Why I Love Mark

I know you're not supposed to have a favorite Gospel, but for a long time my favorite Gospel has been Mark. Sometimes Luke is my favorite for a while because of the wonderful Lukan stories and the role of women in many of the stories. And often John has been my favorite because of the delights and complexities found in its unique take on the Jesus story/event. But in the end I always go back to Mark. (Sorry, Matthew, but there are too many vipers in your version for you to ever be my favorite.)


Why Mark? First of all, Mark was written first. Second, despite some other stuff tacked on at the end at a later date, the original Mark ended with the women running away from the empty tomb after the angels told them Jesus was risen and wanted everyone to meet him in Galilee. They ran away and didn't tell anybody because they were terrified.  Oh, how I understand that.

Third, Mark is just breathless.
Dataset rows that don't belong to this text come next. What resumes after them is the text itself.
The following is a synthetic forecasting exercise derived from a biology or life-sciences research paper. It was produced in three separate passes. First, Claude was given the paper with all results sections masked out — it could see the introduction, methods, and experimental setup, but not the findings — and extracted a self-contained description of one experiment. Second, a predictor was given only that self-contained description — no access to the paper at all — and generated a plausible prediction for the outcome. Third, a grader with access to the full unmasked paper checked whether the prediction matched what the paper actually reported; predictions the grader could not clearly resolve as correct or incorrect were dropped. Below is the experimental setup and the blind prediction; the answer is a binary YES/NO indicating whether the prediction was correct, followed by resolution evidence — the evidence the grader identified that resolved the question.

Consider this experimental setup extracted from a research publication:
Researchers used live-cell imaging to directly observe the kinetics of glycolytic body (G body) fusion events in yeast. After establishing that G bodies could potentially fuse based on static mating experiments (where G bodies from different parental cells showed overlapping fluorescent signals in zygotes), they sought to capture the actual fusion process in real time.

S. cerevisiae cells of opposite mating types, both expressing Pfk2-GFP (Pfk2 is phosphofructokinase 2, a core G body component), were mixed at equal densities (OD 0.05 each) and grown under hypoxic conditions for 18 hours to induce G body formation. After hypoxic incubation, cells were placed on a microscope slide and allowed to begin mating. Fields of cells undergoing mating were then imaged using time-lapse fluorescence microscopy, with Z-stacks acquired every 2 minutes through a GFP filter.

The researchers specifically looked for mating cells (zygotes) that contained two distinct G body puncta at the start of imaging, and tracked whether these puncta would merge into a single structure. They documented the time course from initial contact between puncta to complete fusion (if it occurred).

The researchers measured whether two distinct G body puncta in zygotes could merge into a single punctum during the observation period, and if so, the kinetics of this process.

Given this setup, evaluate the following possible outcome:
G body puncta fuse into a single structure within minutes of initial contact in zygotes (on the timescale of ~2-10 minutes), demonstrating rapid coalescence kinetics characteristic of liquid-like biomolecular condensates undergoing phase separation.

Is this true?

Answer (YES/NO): NO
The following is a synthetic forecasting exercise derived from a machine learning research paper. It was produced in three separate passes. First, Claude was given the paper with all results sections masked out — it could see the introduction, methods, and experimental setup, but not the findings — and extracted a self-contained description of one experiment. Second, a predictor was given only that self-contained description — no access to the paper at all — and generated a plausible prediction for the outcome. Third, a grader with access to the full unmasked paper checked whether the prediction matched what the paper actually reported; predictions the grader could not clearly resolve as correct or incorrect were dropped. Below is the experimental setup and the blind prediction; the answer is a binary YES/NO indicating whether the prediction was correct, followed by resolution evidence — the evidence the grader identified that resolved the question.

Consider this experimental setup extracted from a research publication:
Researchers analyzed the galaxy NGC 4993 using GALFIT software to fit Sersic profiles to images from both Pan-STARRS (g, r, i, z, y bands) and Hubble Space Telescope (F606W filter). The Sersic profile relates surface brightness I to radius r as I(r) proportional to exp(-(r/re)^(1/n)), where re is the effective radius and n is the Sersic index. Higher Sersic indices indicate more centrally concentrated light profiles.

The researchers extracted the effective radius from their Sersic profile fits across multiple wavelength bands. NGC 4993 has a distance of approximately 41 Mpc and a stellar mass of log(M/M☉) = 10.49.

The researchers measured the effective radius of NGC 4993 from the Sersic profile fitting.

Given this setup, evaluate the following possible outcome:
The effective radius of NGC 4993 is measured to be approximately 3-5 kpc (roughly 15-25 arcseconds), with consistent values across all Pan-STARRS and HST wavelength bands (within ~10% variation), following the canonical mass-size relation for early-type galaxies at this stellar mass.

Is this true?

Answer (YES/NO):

Immediately Jesus did this and immediately Jesus went there and immediately.... Jesus is blowing through the countryside like a powerful, unstoppable force. It reminds me of those Old Testament passages describing sparks running through stubble.

Fourth, nobody - NOBODY! - understands Jesus in Mark. The first to recognize him are spirits. And only well into the story does Peter then at least partially recognize him. And at the end, a Gentile centurion recognizes him just after his death. The way Mark tells the story suggests that in fact nobody could possibly truly understand Jesus until after his resurrection. It was only then that he was completely Jesus, and so those who were with him were not simply bumbling but literally not able to see the whole Jesus because the whole Jesus wasn't available until he had been raised.

And so it was only looking back that it began to make sense. Mark begins with Isaiah's announcement of the forerunner and then moves directly to the story of the forerunner and then Jesus just appears and before we know it, he is gone, and the whole thing has been so strange. The women are afraid and they don't tell anybody because they have no way of understanding what has happened.

That's pretty much the way life is. Sometimes stuff happens and it's very intense and only after it is all over can we look back and say, oh! This is the place where God was. Here is how God was working in my life. I couldn't see it while I was in it, but looking back, I can. I can remember God's promises and I can see the traces of God's handiwork now.

And so this is why I love Mark's Gospel. It may have been written nearly two thousand years, ago, but I still relate to it now. It tells the story of God in our world the way I most often understand God in my world. A great mystery, a force, that I often only begin to understand later.

Happy St Mark's Day!









Comments

Kathy said…
I really enjoyed that, Penny. Though I've studied Mark in depth in the past and love John profoundly, I still come back to Luke, with his bias to the powerless and the outsider, as my absolute favourite.
Thanks, Perpetua - it is interesting how we have our favorites! Thanks for telling yours!